■ Document extract
※ ※ ※

The heart of the evolutionary process is the preferential selection of genes that help an organism to reproduce more often than other members of its species. These genes can act directly, by increasing reproduction, or indirectly – for example, by keeping the organism from dying. Whatever the case, the forces of selection operate solely on those of reproductive age.
Evolution has no further use for us once we lose the capacity to reproduce. Theory tells us, in fact, that we should expect to shuffle off quite promptly once we’re out of the parenting game.
So, how then do we understand the fact that women live for many decades beyond menopause?
Scientists have posited three explanations for this evolutionary puzzle. The first, known as the inter-age correlation model, suggests that genes selected for early-age functions also help prolong late-age.
Another theory, the inter-sex correlation model, argues for the existence of genes that permit men to sometimes defy old-age fertility decline and thereby father children late in life. In some cases, those genes are passed on to females, resulting not in late-life fertility but fitter longevity.
The third is known as the (grand)maternal model, and contends that older women contribute indirectly to the fitness of daughters and granddaughters by caring for them in various ways.
Now, surprising new research has put paid to all three models.
Jacob Moorad and Craig Walling from the Institute of Evolutionary Biology at the University of Edinburgh in the UK drew on one of the world’s most extensive sources of genealogical information: the Utah Population Database (UPDB), housed at the University of Utah, and drawn from the family records of Mormon settlers to the state. The database contains information on more than eight million people.
Moorad and Walling, using a subset of the UPDB for the first empirical test of the models, sought to discover if there is positive genetic correlation between “late-age lifespan and fitness” which is assumed in all three models. Such evidence would be, the authors write in the journal Nature Ecology & Evolution, “‘the smoking gun’ necessary to demonstrate the true efficacy of an evolutionary pathway to maintain post-reproductive survival.”
The problem is, they didn’t find it.
In fact, they found no indications at all of that supported the contentions of any of the three leading theories. The evolutionary reason why old women exist remains unknown.
In an editorial in the same issue, Alan Cohen of the University of Sherbrooke in the UK argues that evolutionary biologists should see the study as a cautionary tale. In seeking to explain their results, the authors speculate that one or more of these models might once have worked, but were disrupted over time.
Cohen takes a lesson from this, writing that “it is not realistic to think that a brief snapshot of any given population is likely to give a satisfying answer for how selection has produced stable traits of the species.”
Human evolutionary biologists, then, may well have to rely on mathematical modelling alone, and leave the empirical studies to sciences with firmer datasets.

※ ※ ※

■ Data extracts
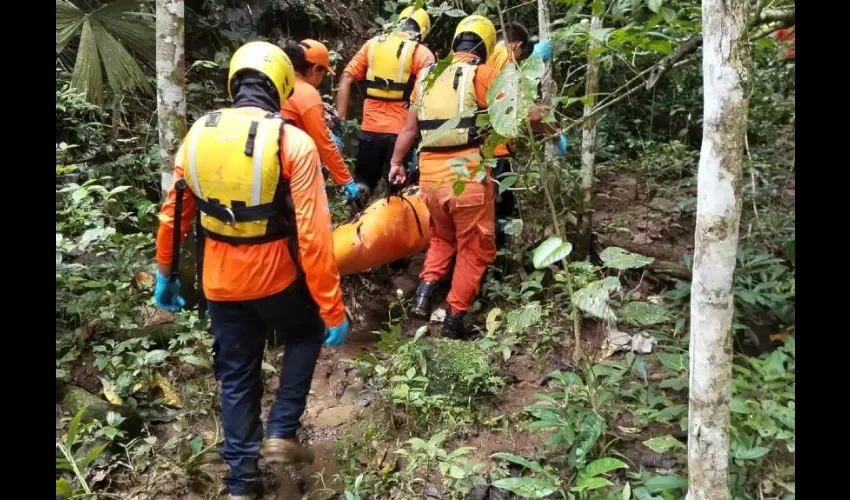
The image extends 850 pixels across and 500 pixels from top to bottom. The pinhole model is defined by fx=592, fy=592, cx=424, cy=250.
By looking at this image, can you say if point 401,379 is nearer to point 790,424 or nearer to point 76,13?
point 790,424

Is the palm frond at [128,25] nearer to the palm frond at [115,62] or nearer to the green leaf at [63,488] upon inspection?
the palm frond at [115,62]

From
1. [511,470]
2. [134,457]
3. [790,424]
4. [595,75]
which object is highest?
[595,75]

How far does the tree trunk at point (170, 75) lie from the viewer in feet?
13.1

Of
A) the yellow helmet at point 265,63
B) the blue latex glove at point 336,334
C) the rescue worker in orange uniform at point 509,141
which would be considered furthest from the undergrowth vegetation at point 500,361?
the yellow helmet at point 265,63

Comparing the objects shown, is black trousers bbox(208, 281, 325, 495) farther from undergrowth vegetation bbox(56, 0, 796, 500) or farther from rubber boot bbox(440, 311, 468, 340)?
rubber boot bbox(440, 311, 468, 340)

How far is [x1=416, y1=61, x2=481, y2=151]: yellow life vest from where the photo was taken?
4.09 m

※ ※ ※

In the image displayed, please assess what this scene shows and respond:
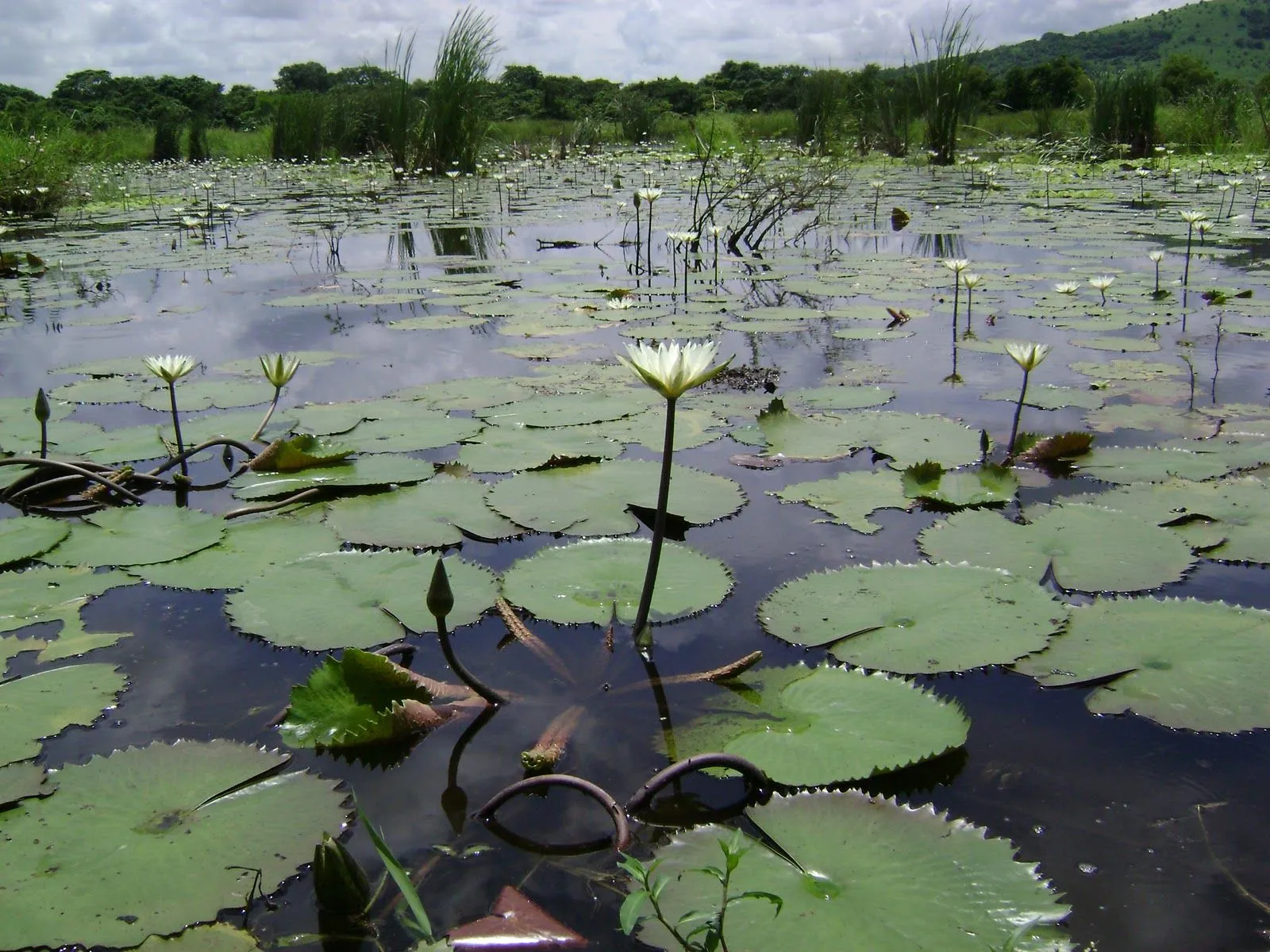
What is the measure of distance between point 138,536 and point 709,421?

※ ※ ※

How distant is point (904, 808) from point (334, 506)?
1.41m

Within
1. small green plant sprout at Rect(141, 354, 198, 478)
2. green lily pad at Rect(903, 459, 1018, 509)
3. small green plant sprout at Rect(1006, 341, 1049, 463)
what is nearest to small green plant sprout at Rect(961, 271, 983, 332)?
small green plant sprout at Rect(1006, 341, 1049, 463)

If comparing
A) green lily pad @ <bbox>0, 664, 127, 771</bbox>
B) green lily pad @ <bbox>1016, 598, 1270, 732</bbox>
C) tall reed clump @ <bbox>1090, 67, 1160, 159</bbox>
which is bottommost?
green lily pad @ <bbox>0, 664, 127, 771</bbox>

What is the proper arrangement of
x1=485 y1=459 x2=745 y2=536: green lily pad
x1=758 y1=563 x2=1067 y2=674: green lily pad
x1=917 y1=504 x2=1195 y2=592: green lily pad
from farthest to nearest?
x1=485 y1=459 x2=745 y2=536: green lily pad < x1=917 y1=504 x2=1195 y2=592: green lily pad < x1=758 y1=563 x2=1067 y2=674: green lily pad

※ ※ ※

■ Your task
Copy out the part of the article on why women live beyond menopause word for word, starting with "So, how then" and going on through "but fitter longevity.".

■ The answer
So, how then do we understand the fact that women live for many decades beyond menopause?
Scientists have posited three explanations for this evolutionary puzzle. The first, known as the inter-age correlation model, suggests that genes selected for early-age functions also help prolong late-age.
Another theory, the inter-sex correlation model, argues for the existence of genes that permit men to sometimes defy old-age fertility decline and thereby father children late in life. In some cases, those genes are passed on to females, resulting not in late-life fertility but fitter longevity.